Just in time for the holiday season, a new Monero cryptocurrency mining campaign has kicked off during the first weeks of December. Unlike the plethora of other mining malware thus far in 2017, this new campaign is a sophisticated multi-staged attack that leverages NSA-attributed EternalBlue and EternalSynergy attacks to opportunistically spread and 'worm' across victim networks. A recent F5 Labs report dubbed the campaign “Zealot” based on the name of the zip file containing the python scripts with the NSA-attributed exploits.

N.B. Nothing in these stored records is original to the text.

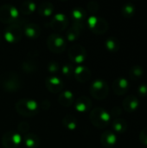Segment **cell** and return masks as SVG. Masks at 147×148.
<instances>
[{
  "mask_svg": "<svg viewBox=\"0 0 147 148\" xmlns=\"http://www.w3.org/2000/svg\"><path fill=\"white\" fill-rule=\"evenodd\" d=\"M47 47L52 53L61 54L67 48V40L58 33H53L47 38Z\"/></svg>",
  "mask_w": 147,
  "mask_h": 148,
  "instance_id": "6",
  "label": "cell"
},
{
  "mask_svg": "<svg viewBox=\"0 0 147 148\" xmlns=\"http://www.w3.org/2000/svg\"><path fill=\"white\" fill-rule=\"evenodd\" d=\"M139 140H140V142L144 146H146L147 147V127H144L140 131V134H139Z\"/></svg>",
  "mask_w": 147,
  "mask_h": 148,
  "instance_id": "36",
  "label": "cell"
},
{
  "mask_svg": "<svg viewBox=\"0 0 147 148\" xmlns=\"http://www.w3.org/2000/svg\"><path fill=\"white\" fill-rule=\"evenodd\" d=\"M136 11V7L135 5L131 3H126L122 7H121V15L125 17V18H131L134 16Z\"/></svg>",
  "mask_w": 147,
  "mask_h": 148,
  "instance_id": "27",
  "label": "cell"
},
{
  "mask_svg": "<svg viewBox=\"0 0 147 148\" xmlns=\"http://www.w3.org/2000/svg\"><path fill=\"white\" fill-rule=\"evenodd\" d=\"M61 71H62V74L65 77L70 78V77L74 76L75 68H74L73 65L70 64V63H65V64L62 67Z\"/></svg>",
  "mask_w": 147,
  "mask_h": 148,
  "instance_id": "31",
  "label": "cell"
},
{
  "mask_svg": "<svg viewBox=\"0 0 147 148\" xmlns=\"http://www.w3.org/2000/svg\"><path fill=\"white\" fill-rule=\"evenodd\" d=\"M55 10V7L51 2L44 1L41 3V4L38 7V13L42 16H49L53 14Z\"/></svg>",
  "mask_w": 147,
  "mask_h": 148,
  "instance_id": "22",
  "label": "cell"
},
{
  "mask_svg": "<svg viewBox=\"0 0 147 148\" xmlns=\"http://www.w3.org/2000/svg\"><path fill=\"white\" fill-rule=\"evenodd\" d=\"M117 142V136L113 131L107 130L101 135V143L105 147H113Z\"/></svg>",
  "mask_w": 147,
  "mask_h": 148,
  "instance_id": "19",
  "label": "cell"
},
{
  "mask_svg": "<svg viewBox=\"0 0 147 148\" xmlns=\"http://www.w3.org/2000/svg\"><path fill=\"white\" fill-rule=\"evenodd\" d=\"M51 106V102L49 100H43L42 101L41 104H39V108L42 110H48Z\"/></svg>",
  "mask_w": 147,
  "mask_h": 148,
  "instance_id": "38",
  "label": "cell"
},
{
  "mask_svg": "<svg viewBox=\"0 0 147 148\" xmlns=\"http://www.w3.org/2000/svg\"><path fill=\"white\" fill-rule=\"evenodd\" d=\"M23 35L30 39H36L41 35V28L37 23H29L23 27Z\"/></svg>",
  "mask_w": 147,
  "mask_h": 148,
  "instance_id": "16",
  "label": "cell"
},
{
  "mask_svg": "<svg viewBox=\"0 0 147 148\" xmlns=\"http://www.w3.org/2000/svg\"><path fill=\"white\" fill-rule=\"evenodd\" d=\"M22 85L21 77L16 71H6L0 77V86L6 92H17L22 88Z\"/></svg>",
  "mask_w": 147,
  "mask_h": 148,
  "instance_id": "1",
  "label": "cell"
},
{
  "mask_svg": "<svg viewBox=\"0 0 147 148\" xmlns=\"http://www.w3.org/2000/svg\"><path fill=\"white\" fill-rule=\"evenodd\" d=\"M45 86L47 89L52 94H59L62 92L64 88L63 81L55 75H51L46 78L45 80Z\"/></svg>",
  "mask_w": 147,
  "mask_h": 148,
  "instance_id": "13",
  "label": "cell"
},
{
  "mask_svg": "<svg viewBox=\"0 0 147 148\" xmlns=\"http://www.w3.org/2000/svg\"><path fill=\"white\" fill-rule=\"evenodd\" d=\"M89 92L94 99L101 101L107 97L109 94V87L106 81L102 79H97L90 85Z\"/></svg>",
  "mask_w": 147,
  "mask_h": 148,
  "instance_id": "7",
  "label": "cell"
},
{
  "mask_svg": "<svg viewBox=\"0 0 147 148\" xmlns=\"http://www.w3.org/2000/svg\"><path fill=\"white\" fill-rule=\"evenodd\" d=\"M138 95L140 97L147 96V83H142L138 88Z\"/></svg>",
  "mask_w": 147,
  "mask_h": 148,
  "instance_id": "35",
  "label": "cell"
},
{
  "mask_svg": "<svg viewBox=\"0 0 147 148\" xmlns=\"http://www.w3.org/2000/svg\"><path fill=\"white\" fill-rule=\"evenodd\" d=\"M70 16L73 21V24L75 27L82 30L85 28V21L87 17V11L84 8L81 6H77L72 9L70 12Z\"/></svg>",
  "mask_w": 147,
  "mask_h": 148,
  "instance_id": "11",
  "label": "cell"
},
{
  "mask_svg": "<svg viewBox=\"0 0 147 148\" xmlns=\"http://www.w3.org/2000/svg\"><path fill=\"white\" fill-rule=\"evenodd\" d=\"M81 29H79L78 28L72 25L67 30V33H66L67 41L68 42H75L77 39H79L80 36H81Z\"/></svg>",
  "mask_w": 147,
  "mask_h": 148,
  "instance_id": "29",
  "label": "cell"
},
{
  "mask_svg": "<svg viewBox=\"0 0 147 148\" xmlns=\"http://www.w3.org/2000/svg\"><path fill=\"white\" fill-rule=\"evenodd\" d=\"M91 76H92L91 70L88 67L84 65H79L76 68H75L74 77L77 82L81 83H85L91 79Z\"/></svg>",
  "mask_w": 147,
  "mask_h": 148,
  "instance_id": "15",
  "label": "cell"
},
{
  "mask_svg": "<svg viewBox=\"0 0 147 148\" xmlns=\"http://www.w3.org/2000/svg\"><path fill=\"white\" fill-rule=\"evenodd\" d=\"M23 26L20 22V19L16 23L8 25V27L4 29V39L10 43H16L20 42L23 36Z\"/></svg>",
  "mask_w": 147,
  "mask_h": 148,
  "instance_id": "5",
  "label": "cell"
},
{
  "mask_svg": "<svg viewBox=\"0 0 147 148\" xmlns=\"http://www.w3.org/2000/svg\"><path fill=\"white\" fill-rule=\"evenodd\" d=\"M121 108H120V107H113V108H112V111H111V114H110V115L111 116H113V117H114V119H116V118H119V116L121 114Z\"/></svg>",
  "mask_w": 147,
  "mask_h": 148,
  "instance_id": "37",
  "label": "cell"
},
{
  "mask_svg": "<svg viewBox=\"0 0 147 148\" xmlns=\"http://www.w3.org/2000/svg\"><path fill=\"white\" fill-rule=\"evenodd\" d=\"M105 47L110 52H117L120 49V40L115 36H109L105 41Z\"/></svg>",
  "mask_w": 147,
  "mask_h": 148,
  "instance_id": "25",
  "label": "cell"
},
{
  "mask_svg": "<svg viewBox=\"0 0 147 148\" xmlns=\"http://www.w3.org/2000/svg\"><path fill=\"white\" fill-rule=\"evenodd\" d=\"M29 124L26 121H22L17 125V132L20 134H26L28 133H29Z\"/></svg>",
  "mask_w": 147,
  "mask_h": 148,
  "instance_id": "33",
  "label": "cell"
},
{
  "mask_svg": "<svg viewBox=\"0 0 147 148\" xmlns=\"http://www.w3.org/2000/svg\"><path fill=\"white\" fill-rule=\"evenodd\" d=\"M139 101L138 97H136L133 95H130L125 97V99L123 100V103H122L124 110L128 113H133L136 111L137 108H139Z\"/></svg>",
  "mask_w": 147,
  "mask_h": 148,
  "instance_id": "17",
  "label": "cell"
},
{
  "mask_svg": "<svg viewBox=\"0 0 147 148\" xmlns=\"http://www.w3.org/2000/svg\"><path fill=\"white\" fill-rule=\"evenodd\" d=\"M68 24H69V20L68 16L63 13H56L52 17L49 23L50 28L56 32H61L64 30L66 28H68Z\"/></svg>",
  "mask_w": 147,
  "mask_h": 148,
  "instance_id": "12",
  "label": "cell"
},
{
  "mask_svg": "<svg viewBox=\"0 0 147 148\" xmlns=\"http://www.w3.org/2000/svg\"><path fill=\"white\" fill-rule=\"evenodd\" d=\"M19 10L12 4L5 3L0 6V22L4 24H12L19 20Z\"/></svg>",
  "mask_w": 147,
  "mask_h": 148,
  "instance_id": "4",
  "label": "cell"
},
{
  "mask_svg": "<svg viewBox=\"0 0 147 148\" xmlns=\"http://www.w3.org/2000/svg\"><path fill=\"white\" fill-rule=\"evenodd\" d=\"M87 24L89 29L96 35H103L109 28L107 21L103 17L97 16H89L87 20Z\"/></svg>",
  "mask_w": 147,
  "mask_h": 148,
  "instance_id": "8",
  "label": "cell"
},
{
  "mask_svg": "<svg viewBox=\"0 0 147 148\" xmlns=\"http://www.w3.org/2000/svg\"><path fill=\"white\" fill-rule=\"evenodd\" d=\"M22 69L25 73H34L37 70V63L32 59H27L22 63Z\"/></svg>",
  "mask_w": 147,
  "mask_h": 148,
  "instance_id": "30",
  "label": "cell"
},
{
  "mask_svg": "<svg viewBox=\"0 0 147 148\" xmlns=\"http://www.w3.org/2000/svg\"><path fill=\"white\" fill-rule=\"evenodd\" d=\"M22 142V135L13 130L5 132L2 137V145L4 148H17Z\"/></svg>",
  "mask_w": 147,
  "mask_h": 148,
  "instance_id": "9",
  "label": "cell"
},
{
  "mask_svg": "<svg viewBox=\"0 0 147 148\" xmlns=\"http://www.w3.org/2000/svg\"><path fill=\"white\" fill-rule=\"evenodd\" d=\"M68 56L71 62L81 65L87 58V50L82 45L75 44L68 49Z\"/></svg>",
  "mask_w": 147,
  "mask_h": 148,
  "instance_id": "10",
  "label": "cell"
},
{
  "mask_svg": "<svg viewBox=\"0 0 147 148\" xmlns=\"http://www.w3.org/2000/svg\"><path fill=\"white\" fill-rule=\"evenodd\" d=\"M23 145L27 148H38L40 146L41 140L37 134L34 133H28L24 134L23 138Z\"/></svg>",
  "mask_w": 147,
  "mask_h": 148,
  "instance_id": "21",
  "label": "cell"
},
{
  "mask_svg": "<svg viewBox=\"0 0 147 148\" xmlns=\"http://www.w3.org/2000/svg\"><path fill=\"white\" fill-rule=\"evenodd\" d=\"M87 9L92 16H95V14L100 10V4L96 1H89L87 4Z\"/></svg>",
  "mask_w": 147,
  "mask_h": 148,
  "instance_id": "32",
  "label": "cell"
},
{
  "mask_svg": "<svg viewBox=\"0 0 147 148\" xmlns=\"http://www.w3.org/2000/svg\"><path fill=\"white\" fill-rule=\"evenodd\" d=\"M62 125L69 131H75L78 127V121L75 116L72 114H67L62 119Z\"/></svg>",
  "mask_w": 147,
  "mask_h": 148,
  "instance_id": "23",
  "label": "cell"
},
{
  "mask_svg": "<svg viewBox=\"0 0 147 148\" xmlns=\"http://www.w3.org/2000/svg\"><path fill=\"white\" fill-rule=\"evenodd\" d=\"M112 127L114 132L118 134H124L128 127V124L126 120L122 118H116L112 122Z\"/></svg>",
  "mask_w": 147,
  "mask_h": 148,
  "instance_id": "24",
  "label": "cell"
},
{
  "mask_svg": "<svg viewBox=\"0 0 147 148\" xmlns=\"http://www.w3.org/2000/svg\"><path fill=\"white\" fill-rule=\"evenodd\" d=\"M89 120L95 127L102 129L109 125L111 115L106 109L102 108H95L90 112Z\"/></svg>",
  "mask_w": 147,
  "mask_h": 148,
  "instance_id": "3",
  "label": "cell"
},
{
  "mask_svg": "<svg viewBox=\"0 0 147 148\" xmlns=\"http://www.w3.org/2000/svg\"><path fill=\"white\" fill-rule=\"evenodd\" d=\"M58 102L62 106L68 108L72 106L75 102V95L70 90H63L60 93L58 96Z\"/></svg>",
  "mask_w": 147,
  "mask_h": 148,
  "instance_id": "20",
  "label": "cell"
},
{
  "mask_svg": "<svg viewBox=\"0 0 147 148\" xmlns=\"http://www.w3.org/2000/svg\"><path fill=\"white\" fill-rule=\"evenodd\" d=\"M17 114L23 117H33L39 113V104L33 99L23 98L15 104Z\"/></svg>",
  "mask_w": 147,
  "mask_h": 148,
  "instance_id": "2",
  "label": "cell"
},
{
  "mask_svg": "<svg viewBox=\"0 0 147 148\" xmlns=\"http://www.w3.org/2000/svg\"><path fill=\"white\" fill-rule=\"evenodd\" d=\"M47 69H48L49 72L54 74V73H56V72L59 71V69H60V65H59V63H58L57 62H55V61H51V62H49L48 63V65H47Z\"/></svg>",
  "mask_w": 147,
  "mask_h": 148,
  "instance_id": "34",
  "label": "cell"
},
{
  "mask_svg": "<svg viewBox=\"0 0 147 148\" xmlns=\"http://www.w3.org/2000/svg\"><path fill=\"white\" fill-rule=\"evenodd\" d=\"M36 9V3L33 1H23L20 6V12L23 15H31Z\"/></svg>",
  "mask_w": 147,
  "mask_h": 148,
  "instance_id": "26",
  "label": "cell"
},
{
  "mask_svg": "<svg viewBox=\"0 0 147 148\" xmlns=\"http://www.w3.org/2000/svg\"><path fill=\"white\" fill-rule=\"evenodd\" d=\"M129 87L130 86H129L128 81L125 77L116 78L112 84V88H113V93L119 96L125 95L128 91Z\"/></svg>",
  "mask_w": 147,
  "mask_h": 148,
  "instance_id": "14",
  "label": "cell"
},
{
  "mask_svg": "<svg viewBox=\"0 0 147 148\" xmlns=\"http://www.w3.org/2000/svg\"><path fill=\"white\" fill-rule=\"evenodd\" d=\"M92 108V101L88 96H80L75 102V108L79 113L88 112Z\"/></svg>",
  "mask_w": 147,
  "mask_h": 148,
  "instance_id": "18",
  "label": "cell"
},
{
  "mask_svg": "<svg viewBox=\"0 0 147 148\" xmlns=\"http://www.w3.org/2000/svg\"><path fill=\"white\" fill-rule=\"evenodd\" d=\"M129 78L132 81H137L140 79L144 75V69L139 65H134L129 69Z\"/></svg>",
  "mask_w": 147,
  "mask_h": 148,
  "instance_id": "28",
  "label": "cell"
}]
</instances>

Given the nature of the campaign, it wasn't surprising to see Zealot activity hit RSA FirstWatch infrastructure. As noted in the F5 Labs report, clear Apache Struts CVE-2017-5638 exploit attempts were observed.
This 'apache struts exploit attempt' activity was detected and registered as meta in the Indicator of Compromise field of NetWitness Packets.
Interestingly enough, the expected DotNetNuke (DNN) vulnerability (CVE-2017-9822) exploits were not observed against our infrastructure; however, FirstWatch did observe previously unreported 'HTTPServerILServlet.java in JMS over HTTP Invocation Layer of JbossMQ' (CVE-2017-7504) exploit attempts in conjunction with the Zealot Campaign.
On the Windows side of these exploits, the payload observed was 'xmrig.exe', a popular Monero miner. (Note: Aeon mining was also noted in conjunction with Zealot activity).
This activity is detected by NetWitness Packets and 'monero mining' is registered as meta within the Indicators of Compromise field.